On a glass shelf, bottles of lotion present their labels to her. Claiborne Sport for men guests, Victoria’s
Secret Garden for women. She who is not a guest (is she more? is she less?) lifts a tube, bangs it back down with severity.
Let the skin crack and peel. That will be your penance for opening yourself to desire.

She hesitates at the door. Should she wake Dayita? Is it a good idea to leave her in an unfamiliar room, even if she is walled in with pillows and covered with her favorite blanket? But it’s getting late, she must make the old man’s breakfast, he hasn’t eaten in days. With a glance of misgiving, she shuts the bathroom door tight. There was a story the other night on TV about an accident, a child who drowned in a toilet. From the corridor she raises her hand toward the sleeping girl—a gesture of blessing or farewell, or a command to stay put.

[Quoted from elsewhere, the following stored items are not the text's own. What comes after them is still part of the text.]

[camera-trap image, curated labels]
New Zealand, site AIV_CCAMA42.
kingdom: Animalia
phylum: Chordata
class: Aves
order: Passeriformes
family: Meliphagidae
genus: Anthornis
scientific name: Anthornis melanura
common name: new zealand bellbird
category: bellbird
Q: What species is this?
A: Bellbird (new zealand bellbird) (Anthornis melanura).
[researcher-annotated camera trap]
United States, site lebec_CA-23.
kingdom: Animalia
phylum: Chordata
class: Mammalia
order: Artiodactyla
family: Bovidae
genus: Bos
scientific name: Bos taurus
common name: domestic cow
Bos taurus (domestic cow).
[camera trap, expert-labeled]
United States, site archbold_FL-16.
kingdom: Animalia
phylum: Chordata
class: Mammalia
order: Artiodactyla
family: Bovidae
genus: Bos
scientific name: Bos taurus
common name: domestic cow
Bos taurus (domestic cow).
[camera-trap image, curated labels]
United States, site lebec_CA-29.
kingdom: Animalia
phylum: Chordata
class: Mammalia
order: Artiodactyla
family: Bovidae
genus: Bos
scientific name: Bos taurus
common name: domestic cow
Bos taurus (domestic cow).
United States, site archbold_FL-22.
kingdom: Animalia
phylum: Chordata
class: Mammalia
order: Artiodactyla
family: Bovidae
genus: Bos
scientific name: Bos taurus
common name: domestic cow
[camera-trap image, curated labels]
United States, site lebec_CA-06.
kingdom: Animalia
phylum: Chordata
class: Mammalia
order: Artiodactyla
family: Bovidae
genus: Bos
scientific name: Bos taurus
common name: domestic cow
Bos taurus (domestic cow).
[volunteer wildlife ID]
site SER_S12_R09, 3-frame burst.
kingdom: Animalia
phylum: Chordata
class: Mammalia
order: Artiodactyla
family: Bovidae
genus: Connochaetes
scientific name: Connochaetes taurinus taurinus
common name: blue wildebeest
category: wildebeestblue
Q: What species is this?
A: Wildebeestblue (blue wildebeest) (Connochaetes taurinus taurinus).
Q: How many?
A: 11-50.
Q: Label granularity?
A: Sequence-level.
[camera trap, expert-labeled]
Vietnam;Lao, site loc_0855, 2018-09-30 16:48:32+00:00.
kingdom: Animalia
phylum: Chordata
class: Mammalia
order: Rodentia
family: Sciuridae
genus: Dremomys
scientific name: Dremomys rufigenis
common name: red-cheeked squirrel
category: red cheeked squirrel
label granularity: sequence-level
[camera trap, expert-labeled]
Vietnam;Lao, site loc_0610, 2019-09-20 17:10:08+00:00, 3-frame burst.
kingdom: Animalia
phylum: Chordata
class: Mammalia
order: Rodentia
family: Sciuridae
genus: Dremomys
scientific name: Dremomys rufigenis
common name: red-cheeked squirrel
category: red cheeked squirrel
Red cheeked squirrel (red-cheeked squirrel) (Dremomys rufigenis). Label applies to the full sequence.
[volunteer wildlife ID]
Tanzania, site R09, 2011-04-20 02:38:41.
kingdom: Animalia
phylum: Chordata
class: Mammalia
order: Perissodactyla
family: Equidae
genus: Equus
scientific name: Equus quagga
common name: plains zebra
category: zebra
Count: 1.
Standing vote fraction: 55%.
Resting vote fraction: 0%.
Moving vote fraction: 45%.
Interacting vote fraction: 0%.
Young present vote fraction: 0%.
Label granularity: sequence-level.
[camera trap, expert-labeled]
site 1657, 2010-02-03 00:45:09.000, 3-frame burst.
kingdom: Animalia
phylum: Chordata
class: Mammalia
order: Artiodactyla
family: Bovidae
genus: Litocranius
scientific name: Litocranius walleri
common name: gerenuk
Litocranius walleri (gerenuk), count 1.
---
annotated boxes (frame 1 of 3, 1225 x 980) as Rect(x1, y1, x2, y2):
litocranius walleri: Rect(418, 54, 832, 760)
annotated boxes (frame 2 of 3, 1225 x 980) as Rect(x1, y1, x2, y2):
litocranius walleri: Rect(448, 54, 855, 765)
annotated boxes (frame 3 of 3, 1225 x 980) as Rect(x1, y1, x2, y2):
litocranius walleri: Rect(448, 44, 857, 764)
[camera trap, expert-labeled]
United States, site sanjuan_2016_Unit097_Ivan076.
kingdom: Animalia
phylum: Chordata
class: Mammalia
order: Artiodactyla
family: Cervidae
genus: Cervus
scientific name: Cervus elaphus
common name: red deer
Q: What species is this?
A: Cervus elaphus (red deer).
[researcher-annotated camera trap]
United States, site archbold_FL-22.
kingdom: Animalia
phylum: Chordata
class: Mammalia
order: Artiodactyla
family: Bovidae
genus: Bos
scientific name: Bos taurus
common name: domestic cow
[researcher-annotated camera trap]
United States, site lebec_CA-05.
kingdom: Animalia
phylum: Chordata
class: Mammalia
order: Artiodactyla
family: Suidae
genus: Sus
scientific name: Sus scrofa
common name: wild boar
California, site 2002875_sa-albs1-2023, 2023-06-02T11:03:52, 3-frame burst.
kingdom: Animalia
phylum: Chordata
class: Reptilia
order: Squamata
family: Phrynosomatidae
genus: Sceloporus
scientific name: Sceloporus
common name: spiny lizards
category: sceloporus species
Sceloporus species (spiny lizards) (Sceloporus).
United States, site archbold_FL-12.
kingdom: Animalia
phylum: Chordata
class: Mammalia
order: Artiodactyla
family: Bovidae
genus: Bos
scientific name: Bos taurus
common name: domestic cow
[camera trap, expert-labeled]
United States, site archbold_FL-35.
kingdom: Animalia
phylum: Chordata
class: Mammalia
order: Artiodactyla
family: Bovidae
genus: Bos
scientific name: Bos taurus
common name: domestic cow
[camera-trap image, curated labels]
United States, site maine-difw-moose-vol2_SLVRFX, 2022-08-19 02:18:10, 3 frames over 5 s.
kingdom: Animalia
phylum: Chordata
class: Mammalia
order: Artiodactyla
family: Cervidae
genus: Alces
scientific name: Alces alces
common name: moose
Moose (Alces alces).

Sunil stands at the living room window watching the sunrise, something he has not done in years. It is a beautiful morning, clear and cloudless pink, the ubiquitous smog washed away by last night’s downpour. Sunil faces it grim and bleary-eyed. Ready or not, his new life is upon him (what else can we call this day, now that his old life lies in shambles?), and he must live it.

The golden morning light has just started moving across the carpet. The same carpet where yesterday…. Yester-day. Each syllable strikes him like a branding iron. He turns on his heel—to hell with the sunrise—to make himself a cup of tea. Before Sudha took over the tea-making duties, he used to be good at it. When Anju was pregnant, he would make her masala cha, opening the pods of cardamom carefully over the rich brown liquid as it came to a boil, carrying it to her in bed. Does he remember the dry rub of the fragrant seeds against the
whorls of his fingertips? Better if he doesn’t. Already I’m learning that forgetting is essential to survival.